One such person was the guy seated beside me in August. Born and raised in and eventually exiled from Cuba he was a Mexican diplomat in his late 50s or early 60s. We greeted each other amiably at the beginning of the flight, as Latin American custom dictates (in any intimate dining scenario, including a restaurant with strangers, in fact, you ask to be excused from your table by other diners) then settled into whatever amiable ignoring of others frequent travelers frequently do. A couple hours later, though, when I was bored silly by that week’s Mario Vargas Llosa novel and my neighbor asked me if I had a pen he might borrow, we began to converse and discovered in due time we were more entertaining to each other than what books we suffered.

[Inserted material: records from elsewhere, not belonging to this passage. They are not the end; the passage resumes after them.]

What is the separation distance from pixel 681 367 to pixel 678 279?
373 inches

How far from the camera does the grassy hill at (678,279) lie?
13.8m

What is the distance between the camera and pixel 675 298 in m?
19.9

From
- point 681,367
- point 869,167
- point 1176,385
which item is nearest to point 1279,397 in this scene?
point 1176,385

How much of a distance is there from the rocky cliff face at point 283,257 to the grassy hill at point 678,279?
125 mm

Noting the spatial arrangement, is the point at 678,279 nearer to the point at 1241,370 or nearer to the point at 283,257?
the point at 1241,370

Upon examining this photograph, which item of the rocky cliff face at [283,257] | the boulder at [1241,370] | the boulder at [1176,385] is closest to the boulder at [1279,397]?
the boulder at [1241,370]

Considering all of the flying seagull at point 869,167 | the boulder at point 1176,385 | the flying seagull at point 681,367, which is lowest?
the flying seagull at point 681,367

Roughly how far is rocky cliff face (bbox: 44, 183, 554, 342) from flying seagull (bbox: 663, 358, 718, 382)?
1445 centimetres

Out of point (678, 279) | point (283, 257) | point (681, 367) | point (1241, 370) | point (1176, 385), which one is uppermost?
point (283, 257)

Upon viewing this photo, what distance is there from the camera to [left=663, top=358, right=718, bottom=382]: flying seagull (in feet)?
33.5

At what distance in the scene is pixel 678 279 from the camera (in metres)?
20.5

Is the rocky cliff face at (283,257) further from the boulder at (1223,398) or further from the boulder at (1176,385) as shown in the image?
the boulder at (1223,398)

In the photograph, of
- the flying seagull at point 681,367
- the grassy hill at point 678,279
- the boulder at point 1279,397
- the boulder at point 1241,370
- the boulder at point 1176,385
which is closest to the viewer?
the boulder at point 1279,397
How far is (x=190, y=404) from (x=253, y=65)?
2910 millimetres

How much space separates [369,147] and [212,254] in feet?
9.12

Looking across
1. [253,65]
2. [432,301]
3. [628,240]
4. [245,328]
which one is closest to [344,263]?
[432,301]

Eventually semicurrent affairs arose – Mexican kidnappings and Colombia’s renaissance and whatever America now represents – and I offered my somewhat simple opinions to this deeply complex man before watching his eyes and realizing with a start: For the first time in my 23 years of Spanish conversations, I am now the crazy one. No more friendly advice about tending to democracy or helpful lectures about the miraculous effects of capitalism; by virtue of who now leads my country, I initially appear unhinged to Latin Americans and have to selfdeprecate my way to credibility if not an even conversational footing.

Note to those of us who travel enough to know otherwise but still occasionally adopt the greatest-country-in-the-world posture when abroad: The gig is up, friends, they know better.

Looks like we’re going for sincerity this year in lieu of uplift.

Nevertheless this Thursday I’ll be grateful for this: Boxing feels like it is in a better place to get to a better place for the first time at least since 2009. Which is not to pretend 2017 was a banner year for our sport because it has not been. But our sport’s congealed algorithm, from paycable-capture to pay-per-view, defrosted this year. Right now only one fighter in any reputable Top 10 list can make his living on pay-per-view, and with promoter Top Rank swornoff the PPV game for the next few years that is unlikely to change. We’ll still get the Canelo show biannually and Mayweather will make whatever inconsequential distractions he makes, but next year you’ll be likelier to discover the world’s best prizefighter on freecable than HBO or Showtime. If that’s not progress it is at least novel, and we’ve not seen progress in years anyway.

In 2017 feeling gratitude for the developing effects of a negative feedback loop feels like the best way to go. Happy Thanksgiving to one and all.